**TASK DETAILS**
Tally the rows below that contain the word "spatial", treating case as significant. Give only the number.

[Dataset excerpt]
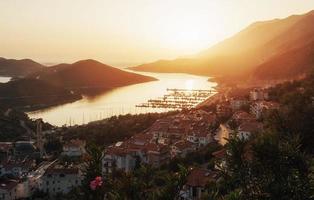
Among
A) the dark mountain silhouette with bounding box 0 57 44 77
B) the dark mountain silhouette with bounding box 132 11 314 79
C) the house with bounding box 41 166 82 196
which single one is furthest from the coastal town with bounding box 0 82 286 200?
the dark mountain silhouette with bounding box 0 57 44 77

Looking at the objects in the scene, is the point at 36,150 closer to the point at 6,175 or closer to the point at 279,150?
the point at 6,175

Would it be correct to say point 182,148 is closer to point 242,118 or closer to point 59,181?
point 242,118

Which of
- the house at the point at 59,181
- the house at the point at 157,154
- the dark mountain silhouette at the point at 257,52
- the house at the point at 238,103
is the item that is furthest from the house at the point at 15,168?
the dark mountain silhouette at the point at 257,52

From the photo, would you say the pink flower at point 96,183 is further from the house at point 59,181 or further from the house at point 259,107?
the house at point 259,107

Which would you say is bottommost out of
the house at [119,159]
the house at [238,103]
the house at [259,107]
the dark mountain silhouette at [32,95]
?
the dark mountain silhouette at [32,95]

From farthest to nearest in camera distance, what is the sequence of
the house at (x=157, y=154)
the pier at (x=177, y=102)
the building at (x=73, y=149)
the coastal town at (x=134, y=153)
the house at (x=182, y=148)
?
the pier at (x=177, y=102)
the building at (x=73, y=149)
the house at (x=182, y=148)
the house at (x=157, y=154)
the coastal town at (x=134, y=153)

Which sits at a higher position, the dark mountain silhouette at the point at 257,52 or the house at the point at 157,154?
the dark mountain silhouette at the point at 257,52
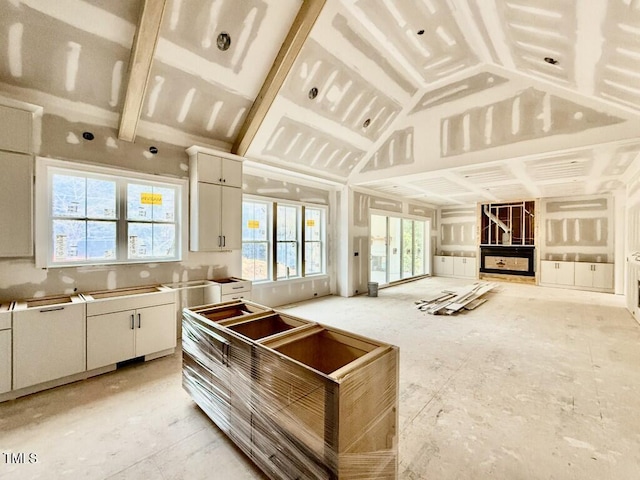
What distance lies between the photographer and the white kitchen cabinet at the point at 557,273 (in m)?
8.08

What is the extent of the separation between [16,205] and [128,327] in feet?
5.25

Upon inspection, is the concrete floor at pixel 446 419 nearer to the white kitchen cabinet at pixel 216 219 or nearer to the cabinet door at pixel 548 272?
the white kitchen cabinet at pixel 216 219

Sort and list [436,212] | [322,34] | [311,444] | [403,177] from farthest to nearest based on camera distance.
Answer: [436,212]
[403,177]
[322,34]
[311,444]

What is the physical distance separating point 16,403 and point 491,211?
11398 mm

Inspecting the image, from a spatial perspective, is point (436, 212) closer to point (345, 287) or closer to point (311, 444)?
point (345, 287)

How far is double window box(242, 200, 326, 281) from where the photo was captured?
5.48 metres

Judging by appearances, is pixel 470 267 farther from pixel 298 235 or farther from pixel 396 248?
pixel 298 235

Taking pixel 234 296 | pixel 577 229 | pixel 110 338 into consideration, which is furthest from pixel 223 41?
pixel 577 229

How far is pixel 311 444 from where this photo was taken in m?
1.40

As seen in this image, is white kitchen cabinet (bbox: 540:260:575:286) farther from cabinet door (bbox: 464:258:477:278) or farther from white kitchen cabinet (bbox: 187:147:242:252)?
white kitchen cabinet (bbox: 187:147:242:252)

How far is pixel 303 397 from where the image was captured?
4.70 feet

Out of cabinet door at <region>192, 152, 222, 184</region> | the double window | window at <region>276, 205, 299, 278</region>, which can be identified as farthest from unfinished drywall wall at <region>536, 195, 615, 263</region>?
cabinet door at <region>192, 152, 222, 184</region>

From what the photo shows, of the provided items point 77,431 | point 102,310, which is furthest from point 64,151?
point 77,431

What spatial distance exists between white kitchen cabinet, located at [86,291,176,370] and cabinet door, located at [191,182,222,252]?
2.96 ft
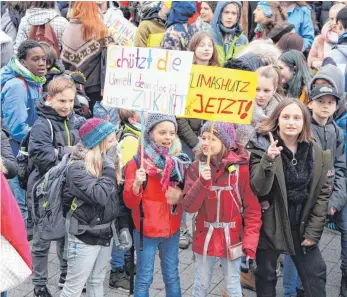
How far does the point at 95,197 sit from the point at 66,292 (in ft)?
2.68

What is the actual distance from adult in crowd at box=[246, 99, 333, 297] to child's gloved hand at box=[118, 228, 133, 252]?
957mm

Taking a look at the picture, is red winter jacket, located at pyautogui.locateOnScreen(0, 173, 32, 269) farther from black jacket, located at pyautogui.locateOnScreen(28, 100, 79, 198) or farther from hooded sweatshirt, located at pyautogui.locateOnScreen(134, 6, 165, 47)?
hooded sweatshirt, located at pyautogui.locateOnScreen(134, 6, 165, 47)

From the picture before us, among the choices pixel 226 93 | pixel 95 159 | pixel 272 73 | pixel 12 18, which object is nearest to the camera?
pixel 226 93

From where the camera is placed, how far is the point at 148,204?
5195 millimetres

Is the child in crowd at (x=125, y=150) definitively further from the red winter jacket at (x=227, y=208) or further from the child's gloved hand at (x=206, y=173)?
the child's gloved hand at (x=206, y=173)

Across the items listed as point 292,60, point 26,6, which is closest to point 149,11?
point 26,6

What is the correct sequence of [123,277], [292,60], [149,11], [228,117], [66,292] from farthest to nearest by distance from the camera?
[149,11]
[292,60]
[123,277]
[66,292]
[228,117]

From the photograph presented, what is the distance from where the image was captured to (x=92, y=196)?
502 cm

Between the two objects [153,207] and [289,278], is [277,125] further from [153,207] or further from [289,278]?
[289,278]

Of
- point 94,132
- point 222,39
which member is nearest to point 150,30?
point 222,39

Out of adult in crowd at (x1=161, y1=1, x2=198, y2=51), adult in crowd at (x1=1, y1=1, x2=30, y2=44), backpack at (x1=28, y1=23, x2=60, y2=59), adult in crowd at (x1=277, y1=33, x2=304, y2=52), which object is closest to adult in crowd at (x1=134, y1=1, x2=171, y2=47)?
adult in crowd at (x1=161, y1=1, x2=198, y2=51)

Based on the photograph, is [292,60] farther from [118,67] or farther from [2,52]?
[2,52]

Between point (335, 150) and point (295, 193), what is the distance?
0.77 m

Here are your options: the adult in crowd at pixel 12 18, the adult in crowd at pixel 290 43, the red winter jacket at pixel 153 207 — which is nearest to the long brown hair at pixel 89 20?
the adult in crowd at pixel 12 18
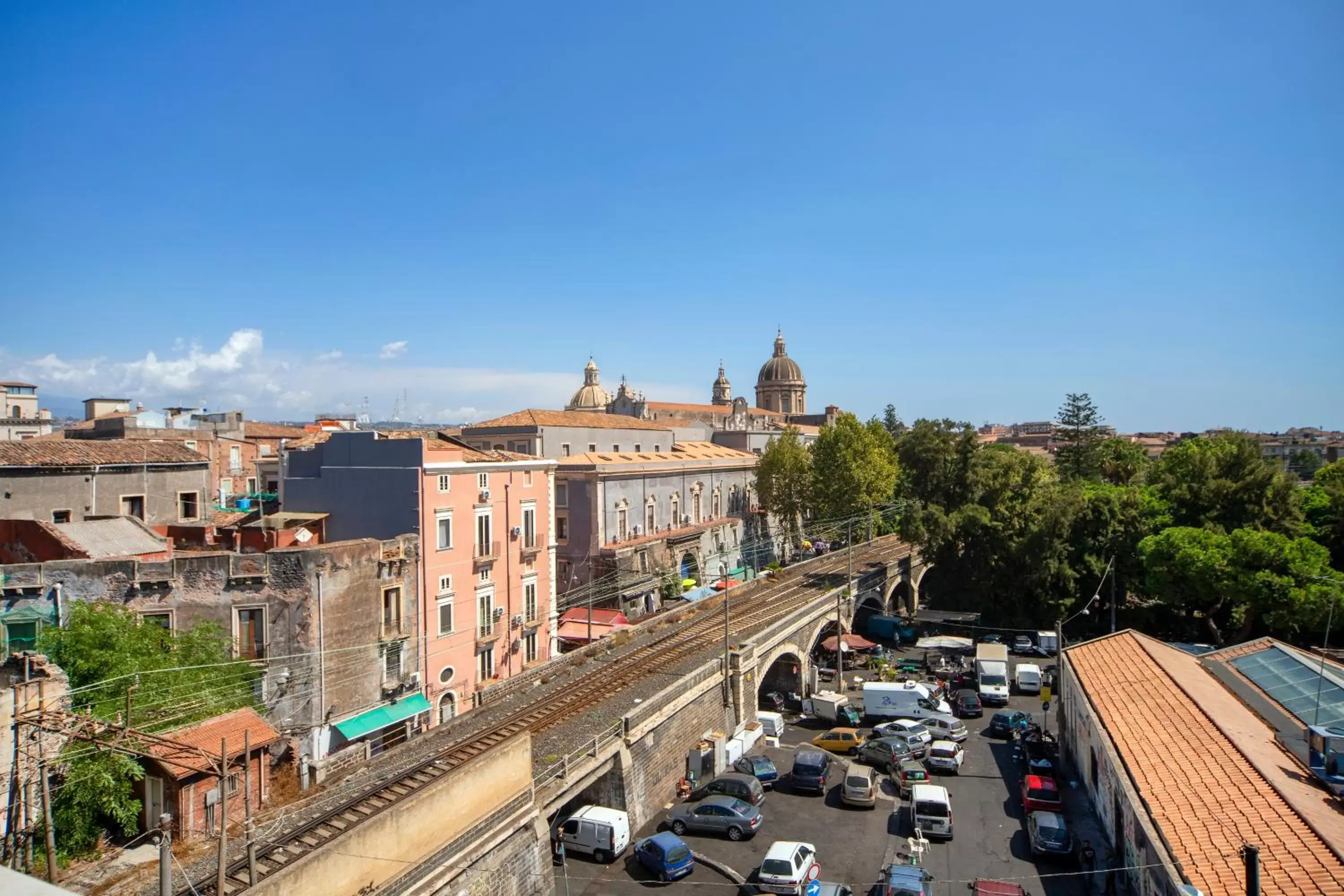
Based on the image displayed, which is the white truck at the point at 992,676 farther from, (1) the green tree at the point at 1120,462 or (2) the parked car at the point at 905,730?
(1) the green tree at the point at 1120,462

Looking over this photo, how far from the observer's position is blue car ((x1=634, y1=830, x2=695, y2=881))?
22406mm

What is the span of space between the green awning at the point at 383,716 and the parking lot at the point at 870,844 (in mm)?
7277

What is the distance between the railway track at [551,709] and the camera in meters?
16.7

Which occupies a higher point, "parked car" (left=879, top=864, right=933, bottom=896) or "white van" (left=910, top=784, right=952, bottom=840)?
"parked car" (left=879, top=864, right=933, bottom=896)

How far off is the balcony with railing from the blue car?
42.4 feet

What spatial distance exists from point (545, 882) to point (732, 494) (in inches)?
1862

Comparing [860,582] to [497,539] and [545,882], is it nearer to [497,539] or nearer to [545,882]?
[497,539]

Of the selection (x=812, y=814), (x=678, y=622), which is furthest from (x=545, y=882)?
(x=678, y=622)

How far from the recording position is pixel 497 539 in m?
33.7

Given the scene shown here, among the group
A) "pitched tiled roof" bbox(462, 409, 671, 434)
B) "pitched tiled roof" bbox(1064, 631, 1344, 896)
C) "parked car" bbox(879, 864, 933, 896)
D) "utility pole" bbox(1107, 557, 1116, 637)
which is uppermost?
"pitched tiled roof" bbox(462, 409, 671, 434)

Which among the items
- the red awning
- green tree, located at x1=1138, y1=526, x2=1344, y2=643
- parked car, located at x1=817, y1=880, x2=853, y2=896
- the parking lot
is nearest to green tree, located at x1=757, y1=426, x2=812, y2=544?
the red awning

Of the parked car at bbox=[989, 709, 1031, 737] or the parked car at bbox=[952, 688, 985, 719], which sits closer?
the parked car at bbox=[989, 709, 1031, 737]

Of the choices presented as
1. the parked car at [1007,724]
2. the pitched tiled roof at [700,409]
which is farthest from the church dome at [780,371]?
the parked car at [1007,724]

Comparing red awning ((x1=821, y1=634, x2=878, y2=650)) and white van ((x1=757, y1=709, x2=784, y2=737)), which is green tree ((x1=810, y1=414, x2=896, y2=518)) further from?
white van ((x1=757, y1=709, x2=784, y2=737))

--

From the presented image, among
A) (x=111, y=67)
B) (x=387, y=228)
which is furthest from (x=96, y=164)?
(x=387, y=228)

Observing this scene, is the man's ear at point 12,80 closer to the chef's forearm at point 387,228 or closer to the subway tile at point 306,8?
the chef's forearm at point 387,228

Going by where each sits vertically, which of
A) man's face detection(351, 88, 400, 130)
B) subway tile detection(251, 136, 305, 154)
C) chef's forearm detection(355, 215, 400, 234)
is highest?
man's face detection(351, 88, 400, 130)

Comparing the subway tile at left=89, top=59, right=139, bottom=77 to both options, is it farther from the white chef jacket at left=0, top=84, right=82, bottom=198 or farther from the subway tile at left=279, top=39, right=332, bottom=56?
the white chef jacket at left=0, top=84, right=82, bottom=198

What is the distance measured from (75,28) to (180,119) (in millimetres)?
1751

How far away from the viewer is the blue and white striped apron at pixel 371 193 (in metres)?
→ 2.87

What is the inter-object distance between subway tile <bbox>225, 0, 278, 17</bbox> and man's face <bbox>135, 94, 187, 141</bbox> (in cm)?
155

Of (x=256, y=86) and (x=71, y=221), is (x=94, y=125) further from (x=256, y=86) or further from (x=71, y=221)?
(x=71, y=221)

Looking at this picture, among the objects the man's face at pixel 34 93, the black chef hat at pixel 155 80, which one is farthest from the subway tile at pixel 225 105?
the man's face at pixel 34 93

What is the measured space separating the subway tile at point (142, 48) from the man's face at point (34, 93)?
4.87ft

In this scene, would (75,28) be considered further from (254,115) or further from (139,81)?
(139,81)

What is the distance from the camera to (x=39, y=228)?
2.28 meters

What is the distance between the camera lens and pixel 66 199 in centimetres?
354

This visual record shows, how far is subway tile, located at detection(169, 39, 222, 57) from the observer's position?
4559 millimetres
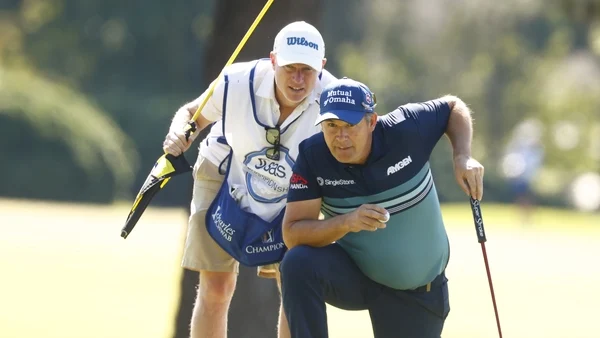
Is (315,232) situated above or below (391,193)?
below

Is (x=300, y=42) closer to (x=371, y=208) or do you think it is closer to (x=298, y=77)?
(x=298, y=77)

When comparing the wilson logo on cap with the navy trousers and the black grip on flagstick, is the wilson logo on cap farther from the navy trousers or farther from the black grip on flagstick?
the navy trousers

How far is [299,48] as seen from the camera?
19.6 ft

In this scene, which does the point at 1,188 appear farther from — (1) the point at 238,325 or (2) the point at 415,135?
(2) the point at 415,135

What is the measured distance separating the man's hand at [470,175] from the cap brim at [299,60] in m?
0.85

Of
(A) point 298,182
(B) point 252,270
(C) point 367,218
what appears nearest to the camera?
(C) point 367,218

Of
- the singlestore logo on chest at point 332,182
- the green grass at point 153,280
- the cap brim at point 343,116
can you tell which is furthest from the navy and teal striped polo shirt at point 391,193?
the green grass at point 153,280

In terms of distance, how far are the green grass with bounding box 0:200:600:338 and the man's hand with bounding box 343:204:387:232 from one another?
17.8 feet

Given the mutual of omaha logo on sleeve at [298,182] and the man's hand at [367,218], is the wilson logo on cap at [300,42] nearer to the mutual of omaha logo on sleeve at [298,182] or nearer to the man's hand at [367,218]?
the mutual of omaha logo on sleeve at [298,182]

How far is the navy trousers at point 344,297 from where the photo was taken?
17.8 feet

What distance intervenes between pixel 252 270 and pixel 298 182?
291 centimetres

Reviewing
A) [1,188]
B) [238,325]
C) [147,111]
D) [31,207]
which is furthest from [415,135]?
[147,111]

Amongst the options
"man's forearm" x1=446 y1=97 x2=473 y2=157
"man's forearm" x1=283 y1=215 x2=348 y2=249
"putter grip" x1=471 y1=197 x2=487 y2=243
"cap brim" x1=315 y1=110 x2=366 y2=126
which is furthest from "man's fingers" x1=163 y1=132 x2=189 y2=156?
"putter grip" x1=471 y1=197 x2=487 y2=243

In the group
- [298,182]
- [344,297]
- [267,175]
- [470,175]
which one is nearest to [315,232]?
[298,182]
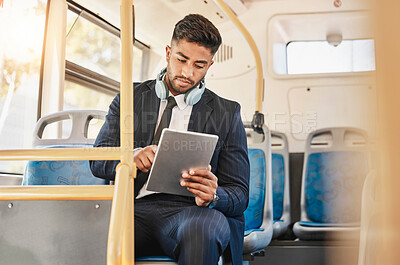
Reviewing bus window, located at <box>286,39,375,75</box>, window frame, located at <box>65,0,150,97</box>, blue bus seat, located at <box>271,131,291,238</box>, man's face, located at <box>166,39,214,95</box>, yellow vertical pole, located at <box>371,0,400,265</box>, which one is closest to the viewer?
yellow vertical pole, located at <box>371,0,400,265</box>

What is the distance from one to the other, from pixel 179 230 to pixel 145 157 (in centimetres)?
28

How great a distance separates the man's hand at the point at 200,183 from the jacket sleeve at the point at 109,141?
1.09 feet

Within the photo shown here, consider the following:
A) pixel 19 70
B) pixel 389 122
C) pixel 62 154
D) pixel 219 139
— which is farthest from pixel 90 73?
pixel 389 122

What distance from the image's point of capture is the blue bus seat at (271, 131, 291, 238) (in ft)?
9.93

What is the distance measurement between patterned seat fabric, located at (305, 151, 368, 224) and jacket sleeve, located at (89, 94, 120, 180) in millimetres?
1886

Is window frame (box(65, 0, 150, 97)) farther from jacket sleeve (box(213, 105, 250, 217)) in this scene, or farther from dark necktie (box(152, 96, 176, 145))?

**WRITTEN SOLUTION**
3